>> Begin Document text

International Olympic Committee logo

Since its inception, the Olympics Games have been nation or country-based, i.e., individuals compete as nationals of a country. But the International Olympic Committee (IOC) has given its approval for 43 athletes to compete at this summer’s Rio Olympics as a team of Refugee Olympic Athletes (ROA) under the Olympic flag.

As BBC News reports, March 2, 2016, IOC president Thomas Bach said, “By welcoming ROA to the Olympic Games in Rio, we want to send a message of hope to all the refugees of the world. This team will be treated like all the other teams. This team may end up between five and 10 athletes maybe. We have no target. It depends very much on the sporting qualifications.”

IOC president Thomas Bach is a German lawyer

IOC president Thomas Bach is a German lawyer

Selection criteria for the team of Refugee Olympic Athletes (ROA) are sporting ability, “personal circumstances” (whatever that means), and United Nations-verified refugee status. Athletes will then be supported with funds to train. They will be housed in the athletes’ village and will enter the opening ceremony as the penultimate team, ahead of hosts Brazil.

So far, fewer than half of the 7.5 million tickets issued for the August 5-21 Rio Games have been sold.

My questions are:

  1. If these “refugee” athletes are so physically fit as to be Olympian athletes, why don’t they return to their home country and fight?
  2. Why are the athletes not competing as members of the country that had generously taken them into their fold?
  3. How long is an athlete classified as a “refugee”? Let’s say an individual had fled from Syria to Germany 5 years ago, is this person still considered a “refugee”?

>> End Document text

• _Written instruction_:
Answer these questions about the article on the refugee Olympic team:
(a) On what date did BBC News report the remarks of IOC president Thomas Bach?
(b) Ahead of which team will the refugee team enter the opening ceremony?
(c) What dates does the article give for the Rio Games?

>> Begin Material provided

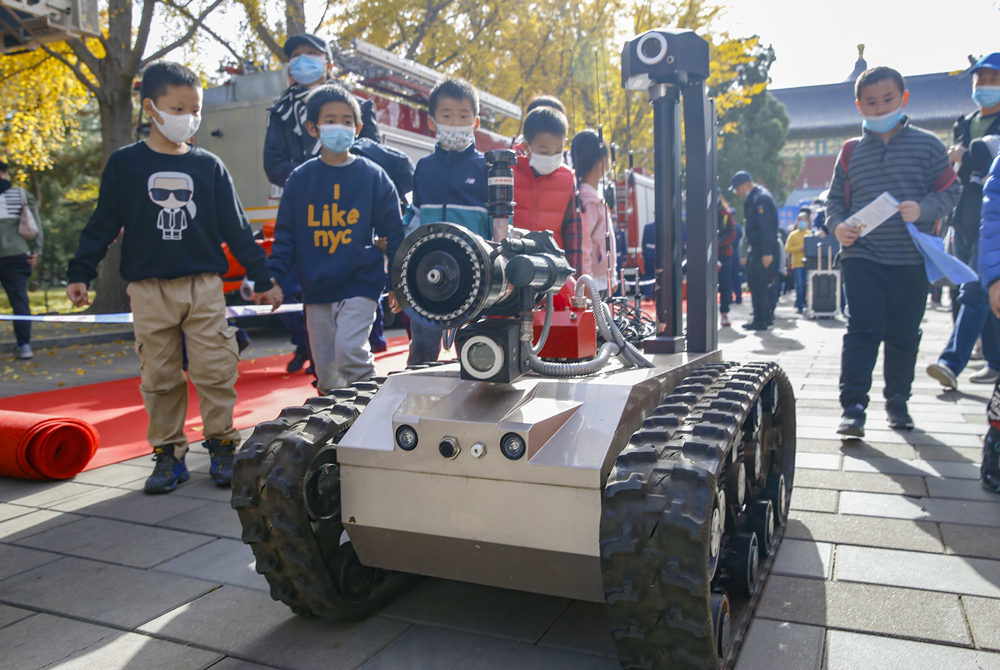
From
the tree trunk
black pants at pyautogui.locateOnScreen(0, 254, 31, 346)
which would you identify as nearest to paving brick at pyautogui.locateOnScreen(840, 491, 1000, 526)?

>> End Material provided

• _Reply to the exercise_:
(a) March 2, 2016
(b) Hosts Brazil
(c) August 5–21